GIVEN PASSAGE:
§ §

When it comes to devices to track your activity throughout the day, you’ve got quite a few different options. Some of these slip into a pocket (which is what I’ve gone with), and others go on to your wrist, much like a bracelet or, for those with a display, like a watch. Until now, however, none of these wrist-mounted fitness-focused devices have actually looked much like a watch. That changes with the Withings Activité Fitness Tracker watch.
If you didn’t know any better, you’d take a look at the Withings Activité Fitness Tracker, and think it was just another slender and simple watch, albeit one that looks to have one of the largest sub-seconds dial you’ve ever seen. In reality, that subdial is where you read out how you’re doing against your particular fitness goal. Through the accelerometer built in to the watch, you’ll have your steps tracked (walking or running), which then also leads to it calculating distance and calories burned.

§ §

DATA SEGMENT:
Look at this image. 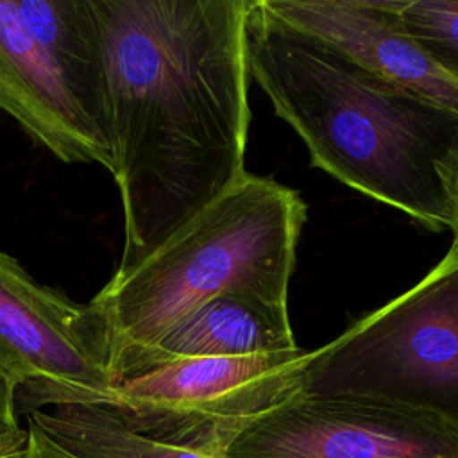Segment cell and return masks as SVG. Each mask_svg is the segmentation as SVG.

§ §

WORK INSTRUCTIONS:
A) According to the Withings Activité passage, where on the watch do you read how you're doing against your fitness goal?
B) Write out the Withings Activité passage from "When it comes" up to and including "Fitness Tracker watch.".
C) Continue the passage about the Withings Activité Fitness Tracker watch from its last sentence.

RESULTS FOR EACH TASK:
A) On the large sub-seconds dial.

B)
When it comes to devices to track your activity throughout the day, you’ve got quite a few different options. Some of these slip into a pocket (which is what I’ve gone with), and others go on to your wrist, much like a bracelet or, for those with a display, like a watch. Until now, however, none of these wrist-mounted fitness-focused devices have actually looked much like a watch. That changes with the Withings Activité Fitness Tracker watch.

C)
After taking the first glance at the piece it should become apparent the Withings Activité Fitness Tracker itself displays no detailed information regarding our activities, other than the aforementioned percentage-scale. So how does it work then? Well, the watch comes with a complimentary app from Withings, called the Health Mate. It is this – seemingly rather detailed – app that receives all the data recorded by the Withings Activité Fitness Tracker via a low-energy consumption Bluetooth connection, with which most modern smart phones are equipped.
As pictured above, the Health Mate app compiles the data received from the watch and uses it to analyze the wearer’s daily activities. Beyond tracking the distance you covered that day on foot, it also has sleep monitoring – which I’ve found to be an interesting data point, and something I’ve not seen before – as well as swimming tracking. The latter is apparently supported with the Withings Activité Fitness Tracker watch’s claimed 50 meters of water resistance, although we would not recommend using it for diving or other more demanding underwater activities. That’s plenty of stuff for the watch to keep in mind and while it is said to switch between the different modes automatically, the wearer can also make the watch do so by tapping on the touch sensitive sapphire crystal.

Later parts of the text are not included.